Activities:
1. In the text on planter materials, how is fiberglass made before it is molded?
2. Write out the text on planter materials from "Planters that use" to "and flexible composite.".
3. Extend the text on planter materials from its final sentence onward.

Choosing the right material will make a big difference to the health of your plants and will also ADD to the visual appeal of your interior or exterior. The most common types of planters are:

  • Concrete planters
  • Fiberglass planters
  • Terracotta planters
  • Ceramic planters
  • Plastic planters
  • Foam planters

Planters that use natural materials are less common but also have their pros, such as wood and metal planters. Here is a quick comparison of different plant pot materials for you before we deep dive into it.

plant pot materials
©Jay Scotts

1. Fiberglass Planters

Although fiberglass is a relatively new and modern material, it is preferred by almost all developers and landscapers. To make it, glass is spun into a fiber and then mixed with a resin to create a very strong and flexible composite.

This fiberglass and resin mixture is then put into a mold to create various shapes and sizes. A few rounds of sanding and a layer of primer give the fiberglass planter a flawless and protective finish. Drainage holes can be drilled into the bottom to allow adequate drainage.


Durability – Fiberglass containers are extremely strong and flexible. They can be utilized both indoors and outdoors and can take quite a beating. Plus, any little scratches and wear-and-tear can be buffed out or painted over really easily.

Quality – Despite the low cost, Jay Scott’s attention to detail and high manufacturing standards create fiberglass pots with superior quality in regards to their strength and finish. Fiberglass pots are also really lightweight so they are an ideal material for large containers.

Plant health – Fiberglass is a material known for its plant-protection qualities. The health benefits of buying fiberglass include UV protection for hot climates and waterproofing, and because it’s not a porous material, it won’t leech chemicals into the soil and harm your plants, perfect for growing edibles!

Data:

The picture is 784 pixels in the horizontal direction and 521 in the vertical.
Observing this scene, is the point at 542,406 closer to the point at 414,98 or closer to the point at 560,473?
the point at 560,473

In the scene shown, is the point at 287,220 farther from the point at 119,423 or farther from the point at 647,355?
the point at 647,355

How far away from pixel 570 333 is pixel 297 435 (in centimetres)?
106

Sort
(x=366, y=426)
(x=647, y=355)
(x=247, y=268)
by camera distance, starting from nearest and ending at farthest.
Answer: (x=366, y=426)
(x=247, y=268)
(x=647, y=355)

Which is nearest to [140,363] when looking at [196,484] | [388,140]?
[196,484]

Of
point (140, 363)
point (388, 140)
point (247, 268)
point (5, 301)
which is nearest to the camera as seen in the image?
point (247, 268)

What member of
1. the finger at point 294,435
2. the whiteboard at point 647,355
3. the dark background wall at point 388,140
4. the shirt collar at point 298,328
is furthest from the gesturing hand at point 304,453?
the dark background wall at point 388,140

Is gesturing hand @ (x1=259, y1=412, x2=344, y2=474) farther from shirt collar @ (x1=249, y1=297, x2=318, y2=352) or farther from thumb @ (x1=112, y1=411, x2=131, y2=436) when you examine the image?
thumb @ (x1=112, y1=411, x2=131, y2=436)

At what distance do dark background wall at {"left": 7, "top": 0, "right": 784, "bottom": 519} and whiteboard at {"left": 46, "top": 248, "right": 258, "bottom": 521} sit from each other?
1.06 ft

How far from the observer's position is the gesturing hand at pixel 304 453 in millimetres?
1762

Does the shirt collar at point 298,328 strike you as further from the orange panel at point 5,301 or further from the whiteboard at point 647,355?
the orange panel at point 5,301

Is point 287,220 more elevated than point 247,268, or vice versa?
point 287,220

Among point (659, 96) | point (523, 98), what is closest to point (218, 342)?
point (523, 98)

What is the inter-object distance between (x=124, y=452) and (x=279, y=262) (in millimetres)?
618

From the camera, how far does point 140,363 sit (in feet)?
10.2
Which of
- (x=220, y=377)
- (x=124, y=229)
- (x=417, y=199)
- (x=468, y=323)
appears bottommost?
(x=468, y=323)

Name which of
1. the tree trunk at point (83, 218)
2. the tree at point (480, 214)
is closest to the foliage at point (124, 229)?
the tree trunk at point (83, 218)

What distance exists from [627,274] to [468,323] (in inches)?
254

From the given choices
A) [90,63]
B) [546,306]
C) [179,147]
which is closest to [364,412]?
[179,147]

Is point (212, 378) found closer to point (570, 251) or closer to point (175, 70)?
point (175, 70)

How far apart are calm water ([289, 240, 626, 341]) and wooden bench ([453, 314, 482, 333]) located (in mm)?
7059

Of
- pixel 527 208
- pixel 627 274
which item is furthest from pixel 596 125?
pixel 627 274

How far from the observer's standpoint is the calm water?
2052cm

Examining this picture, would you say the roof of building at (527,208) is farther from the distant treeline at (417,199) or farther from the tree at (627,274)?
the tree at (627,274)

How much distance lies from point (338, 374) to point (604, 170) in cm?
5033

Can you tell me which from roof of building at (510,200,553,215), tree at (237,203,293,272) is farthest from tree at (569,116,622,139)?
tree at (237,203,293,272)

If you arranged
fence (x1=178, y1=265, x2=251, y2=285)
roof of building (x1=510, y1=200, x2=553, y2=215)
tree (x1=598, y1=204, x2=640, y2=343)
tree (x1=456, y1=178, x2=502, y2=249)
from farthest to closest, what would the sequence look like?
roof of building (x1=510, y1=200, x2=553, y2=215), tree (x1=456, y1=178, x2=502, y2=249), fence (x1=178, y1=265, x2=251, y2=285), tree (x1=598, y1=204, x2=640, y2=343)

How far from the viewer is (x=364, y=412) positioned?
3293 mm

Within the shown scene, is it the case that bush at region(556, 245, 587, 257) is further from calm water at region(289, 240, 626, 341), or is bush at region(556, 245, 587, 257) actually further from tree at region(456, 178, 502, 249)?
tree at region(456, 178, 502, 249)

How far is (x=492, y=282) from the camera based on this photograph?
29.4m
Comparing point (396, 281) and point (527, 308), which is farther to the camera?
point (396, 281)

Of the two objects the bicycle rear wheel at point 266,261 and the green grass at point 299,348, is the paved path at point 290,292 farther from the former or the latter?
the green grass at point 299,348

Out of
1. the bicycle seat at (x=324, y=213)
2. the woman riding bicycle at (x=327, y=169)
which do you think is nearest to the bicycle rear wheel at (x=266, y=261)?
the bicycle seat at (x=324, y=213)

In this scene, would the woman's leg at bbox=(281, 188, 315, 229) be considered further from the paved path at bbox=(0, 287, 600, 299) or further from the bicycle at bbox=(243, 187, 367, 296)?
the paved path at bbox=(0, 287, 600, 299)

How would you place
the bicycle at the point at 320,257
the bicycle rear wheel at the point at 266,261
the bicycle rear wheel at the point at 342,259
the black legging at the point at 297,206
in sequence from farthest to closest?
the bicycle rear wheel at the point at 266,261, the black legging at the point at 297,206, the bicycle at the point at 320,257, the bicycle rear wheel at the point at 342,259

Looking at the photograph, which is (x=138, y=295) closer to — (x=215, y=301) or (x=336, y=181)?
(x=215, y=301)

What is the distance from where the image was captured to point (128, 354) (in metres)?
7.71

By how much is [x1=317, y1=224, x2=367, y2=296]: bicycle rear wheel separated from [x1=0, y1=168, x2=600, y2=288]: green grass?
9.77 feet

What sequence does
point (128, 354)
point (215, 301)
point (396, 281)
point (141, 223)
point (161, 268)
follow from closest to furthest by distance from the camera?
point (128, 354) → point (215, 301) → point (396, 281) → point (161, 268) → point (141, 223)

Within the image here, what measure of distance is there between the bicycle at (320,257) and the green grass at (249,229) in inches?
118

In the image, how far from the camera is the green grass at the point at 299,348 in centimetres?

Answer list:
1. Glass is spun into a fiber and then mixed with a resin to create a very strong and flexible composite.

2.
Planters that use natural materials are less common but also have their pros, such as wood and metal planters. Here is a quick comparison of different plant pot materials for you before we deep dive into it.

plant pot materials
©Jay Scotts

1. Fiberglass Planters

Although fiberglass is a relatively new and modern material, it is preferred by almost all developers and landscapers. To make it, glass is spun into a fiber and then mixed with a resin to create a very strong and flexible composite.

3.
Cost – Fiberglass pots are relatively cheap to produce compared to heavier materials such as wood and metal, but it is more expensive than plastic and terracotta. If you want a planter that stays as good as new for longer and is healthier for your plants, pay a little extra and buy fiberglass.

Manufacturer dependent – Some manufacturers cut corners when they produce this material. The way they do this is by adding more resin and fillers that don’t have any structural benefit but do add to the weight. So watch out for heavy fiberglass planters, this is a sign of an inferior product.

2. Concrete Planters

Manufacturing concrete for any purpose consists of mixing cement paste with water, sand, and rock to create the final product.

In industrial concrete production, a combination of chemicals such as calcium, silicon, aluminum, and iron are used to help bind and harden the mixture.

Wet concrete is poured into the desired shape using a mold. When left unpainted, concrete is a light gray color. However, they can be jazzed up in any color you like using masonry paint.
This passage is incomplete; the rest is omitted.